Nelle categorie Juniores, tra le donne, 6km di corsa in solitaria e vittoria per Federica Del Buono dell’Atletica Vicentina davanti a Costanza Marinetti e Christine Santi. Interessante notare che in questa categoria, fatta eccezione per la prima e per la nona arrivata, tutte le altre atlete nei primi dieci posti sono al primo anno di categoria. Grande fermento o buco generazionale?
Tra gli uomini sulla distanza di otto chilometri, si aggiudica la gara Lorenzo Dini (Atl. Livorno) dopo un gran lavoro, anche tattico lungo tutto il percorso. Gli arriva dietro Italo Quazzola e terzo, l’altro fratello Crippa, Nekagenet.

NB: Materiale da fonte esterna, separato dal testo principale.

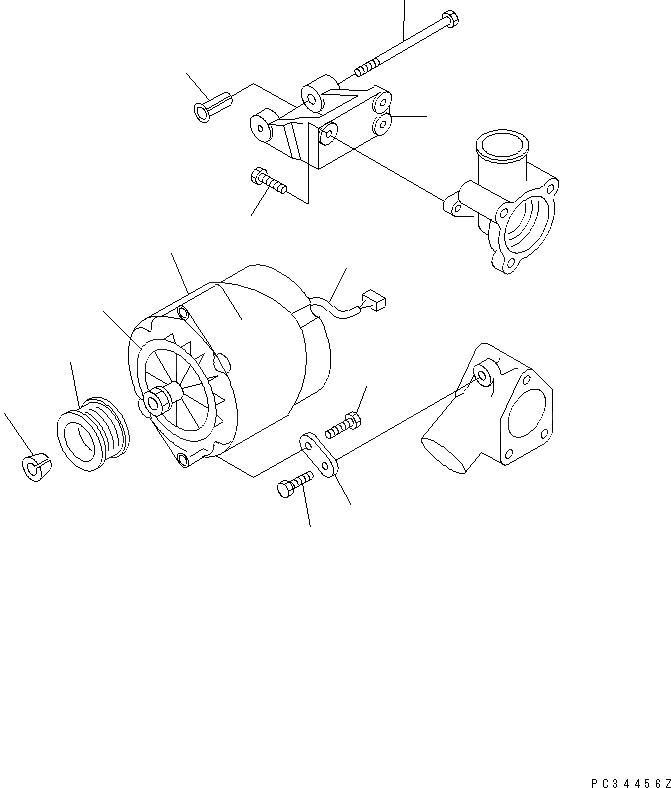 PC34456Z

Alle 12.30 arrivano le gare assolute con prima partenza per le donne sulla distanza di 8km. Al comando da subito Touria Samiri e Fatna Maraoui con Silvia La Barbera ad inseguire il duo di testa. La gara si decide all’ultimo giro con un affondo convincente della Samiri che va a sfruttare una flessione di Fatna Maraoui che le costerà alla fine anche la seconda piazza a scapito della più accorta La Barbera. Tricolore qiundi per Touria Samiri col tempo di 26’21, seconda La Barbera in 26’31, terza Maraoui in 26’40. Prima della categoria promesse la brava Alessia Pistilli che pur gareggiando per l’Atletica Futura è atleta nata e cresciuta nella provincia di Macerata, a pochi chilometri dal campo di gara.
E si arriva finalmente alla gara clou. De Nard, dato come favorito alla vigilia, non delude le aspettative e vince il suo terzo scudetto tricolore in una gara di fatto abbastanza lineare con un terzetto formato dallo stesso De Nard, da Nasti e El Mazoury che si fermerà di lì a breve causa una sorta di crisi respiratoria. A metà gara, le posizioni sono quindi già abbastanza delineate e stabili per i primi due posti mentre dietro si scatena una bella bagarre per il terzo gradino del podio, l’ultimo rimasto disponibile.
Il finale vede De Nard tagliare il traguardo con un bel distacco su Nasti mentre dal terzo all’ottavo posto si corre e si combatte con un arrivo per i cinque atleti in un fazzoletto di soli sei secondi. La spunta il bravo Martin Dematteis che ha la meglio sul marchigiano Carletti, sempre più vicino alle posizioni di vertice assoluto. Chiude il gruppo, in un ideale quadro di famiglia, il gemello Bernard Dematteis. Festa e abbracci per i due legati dal vincolo di sangue ma ancor di più dalla fatica e dalla gioia di vivere un esperienza sportiva di prim’ordine.
Nella categoria promesse, vince Michele Fontana, oramai più che una promessa, una certezza del mezzofondo azzurro giovanile. Più indietro, sul podio under 23, Giuseppe Gerratana e Luca Sponza.
Chiudiamo la cronaca con la segnalazione dell’ottima tavola rotonda sul Cross svoltasi la sera prima nei locali dell’Abbadia. Presenti tutti e tre i CT della Fidal e con il consigliere Giacomo Leone a portare il saluto del gruppo politico guidato dal Presidente Alfio Giomi. Una tavola rotonda stimolante dove a fare da corollario agli interventi dei tre CT, c’è stato un nutrito gruppo di tecnici, molti dei quali ben conosciuti e qualificati, che hanno portato la loro esperienza di campo e di lavoro concreto.